### WRITTEN EXERCISE 1
Please substitute "lens" for "camera" in the listing, beginning at the line that has "By looking at" and stopping after the listing's last line. Leave everything else unchanged.

### DOCUMENT TEXT
........
[ovs-dev] ovn-controller: Container can have connection to a hosting VM.
diff mbox

Message ID 1475600175-11100-1-git-send-email-guru@ovn.org
State Superseded
Headers show

Commit Message

Gurucharan Shetty Oct. 4, 2016, 4:56 p.m. UTC
A Container running inside a VM can have a connection to the
hosting VM (parent port) in the logical topology (for e.g via a router).
So we should be able to loop-back into the same VM, even if the
final packet delivered does not have any tags in it.

Reported-by: Dustin Spinhirne <dspinhirne@vmware.com>
Signed-off-by: Gurucharan Shetty <guru@ovn.org>
---
 AUTHORS                   |   1 +
 ovn/controller/physical.c |  18 ++---
 tests/ovn.at              | 179 ++++++++++++++++++++++++++++++++++++++++++++++
 3 files changed, 190 insertions(+), 8 deletions(-)

Comments

Ben Pfaff Oct. 5, 2016, 5:44 p.m. UTC | #1
On Tue, Oct 04, 2016 at 09:56:15AM -0700, Gurucharan Shetty wrote:
> A Container running inside a VM can have a connection to the
> hosting VM (parent port) in the logical topology (for e.g via a router).
> So we should be able to loop-back into the same VM, even if the
> final packet delivered does not have any tags in it.
> 
> Reported-by: Dustin Spinhirne <dspinhirne@vmware.com>
> Signed-off-by: Gurucharan Shetty <guru@ovn.org>

It looks to me like, after this patch, we're effectively acting as if
flags.allow_loopback is always set to 1.  Is that right?  If so, then we
can simplify the code a bit.
Gurucharan Shetty Oct. 5, 2016, 8:22 p.m. UTC | #2
On 5 October 2016 at 10:44, Ben Pfaff <blp@ovn.org> wrote:

> On Tue, Oct 04, 2016 at 09:56:15AM -0700, Gurucharan Shetty wrote:
> > A Container running inside a VM can have a connection to the
> > hosting VM (parent port) in the logical topology (for e.g via a router).
> > So we should be able to loop-back into the same VM, even if the
> > final packet delivered does not have any tags in it.
> >
> > Reported-by: Dustin Spinhirne <dspinhirne@vmware.com>
> > Signed-off-by: Gurucharan Shetty <guru@ovn.org>
>
> It looks to me like, after this patch, we're effectively acting as if
> flags.allow_loopback is always set to 1.  Is that right?


You are right. It did not flash to me while making the code change that
table 65 is also used for logical to physical translation for patch ports.


>   If so, then we
> can simplify the code a bit.
>

I sent a V2 which I think reduces the scope of the change of v1 using the
flags.loopback flag. You probably had a better idea.
........
### SUPPLIED ENTRIES

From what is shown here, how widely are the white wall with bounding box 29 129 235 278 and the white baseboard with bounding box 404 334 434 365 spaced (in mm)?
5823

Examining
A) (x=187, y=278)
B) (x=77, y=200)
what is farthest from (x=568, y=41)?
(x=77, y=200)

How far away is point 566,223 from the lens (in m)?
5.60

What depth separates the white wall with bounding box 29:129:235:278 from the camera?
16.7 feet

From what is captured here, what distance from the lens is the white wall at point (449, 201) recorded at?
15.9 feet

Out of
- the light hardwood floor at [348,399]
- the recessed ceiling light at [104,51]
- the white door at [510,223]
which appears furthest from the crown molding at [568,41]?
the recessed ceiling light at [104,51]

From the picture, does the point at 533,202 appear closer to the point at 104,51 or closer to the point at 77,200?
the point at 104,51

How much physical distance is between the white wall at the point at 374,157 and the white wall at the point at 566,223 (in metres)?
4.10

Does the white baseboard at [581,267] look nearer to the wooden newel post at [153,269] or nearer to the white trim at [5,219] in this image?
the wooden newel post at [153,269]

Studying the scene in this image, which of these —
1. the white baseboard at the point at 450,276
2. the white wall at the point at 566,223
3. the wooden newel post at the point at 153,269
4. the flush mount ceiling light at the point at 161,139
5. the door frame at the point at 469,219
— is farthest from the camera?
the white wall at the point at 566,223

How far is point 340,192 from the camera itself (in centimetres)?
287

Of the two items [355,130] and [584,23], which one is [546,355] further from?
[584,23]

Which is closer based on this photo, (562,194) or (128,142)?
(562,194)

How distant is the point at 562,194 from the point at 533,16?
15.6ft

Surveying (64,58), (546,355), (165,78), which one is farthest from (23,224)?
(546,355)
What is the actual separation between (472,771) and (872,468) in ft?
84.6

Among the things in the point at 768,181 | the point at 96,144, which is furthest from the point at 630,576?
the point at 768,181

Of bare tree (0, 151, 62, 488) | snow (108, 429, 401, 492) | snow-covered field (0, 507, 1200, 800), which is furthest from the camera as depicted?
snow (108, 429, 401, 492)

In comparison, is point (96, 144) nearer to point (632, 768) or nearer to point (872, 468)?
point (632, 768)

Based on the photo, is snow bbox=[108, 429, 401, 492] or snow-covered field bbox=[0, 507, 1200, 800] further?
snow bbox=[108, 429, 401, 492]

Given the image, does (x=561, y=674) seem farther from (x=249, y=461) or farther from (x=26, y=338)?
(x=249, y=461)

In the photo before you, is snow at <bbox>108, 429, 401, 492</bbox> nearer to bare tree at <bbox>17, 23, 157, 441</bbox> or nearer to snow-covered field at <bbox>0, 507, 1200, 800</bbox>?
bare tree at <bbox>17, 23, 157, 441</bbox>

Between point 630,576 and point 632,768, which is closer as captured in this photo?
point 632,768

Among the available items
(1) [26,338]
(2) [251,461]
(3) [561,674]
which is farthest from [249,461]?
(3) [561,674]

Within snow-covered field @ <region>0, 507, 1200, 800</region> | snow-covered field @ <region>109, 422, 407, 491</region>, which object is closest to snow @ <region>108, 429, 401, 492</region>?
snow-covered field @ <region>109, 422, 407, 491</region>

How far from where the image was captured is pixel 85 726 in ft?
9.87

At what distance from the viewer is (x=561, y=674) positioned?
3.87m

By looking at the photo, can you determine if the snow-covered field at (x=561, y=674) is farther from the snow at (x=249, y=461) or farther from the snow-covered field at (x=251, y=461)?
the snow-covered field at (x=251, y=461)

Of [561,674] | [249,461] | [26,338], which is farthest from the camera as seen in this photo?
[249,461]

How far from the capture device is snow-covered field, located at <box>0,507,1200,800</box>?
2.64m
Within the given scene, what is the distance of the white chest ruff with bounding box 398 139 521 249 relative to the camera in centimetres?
........
### WRITTEN EXERCISE 2
Do these statements agree with the patch thread? (a) Ben Pfaff suggests that after the patch, flags.allow_loopback is effectively always set to 1. (b) The patch changes three files. (c) The patch's state is shown as Accepted. Answer each with yes or no and quote the deciding words.

### TASK OUTPUT 1
By looking at the photo, can you determine if the snow-covered field at (x=561, y=674) is farther from the snow at (x=249, y=461) or farther from the snow-covered field at (x=251, y=461)?
the snow-covered field at (x=251, y=461)

Of [561,674] | [249,461] | [26,338], which is farthest from the lens as seen in this photo?
[249,461]

How far from the capture device is snow-covered field, located at <box>0,507,1200,800</box>?
2.64m
Within the given scene, what is the distance of the white chest ruff with bounding box 398 139 521 249 relative to the lens in centimetres?

### TASK OUTPUT 2
(a) Yes: "It looks to me like, after this patch, we're effectively acting as if flags.allow_loopback is always set to 1."
(b) Yes: "3 files changed, 190 insertions(+), 8 deletions(-)"
(c) No: "State Superseded"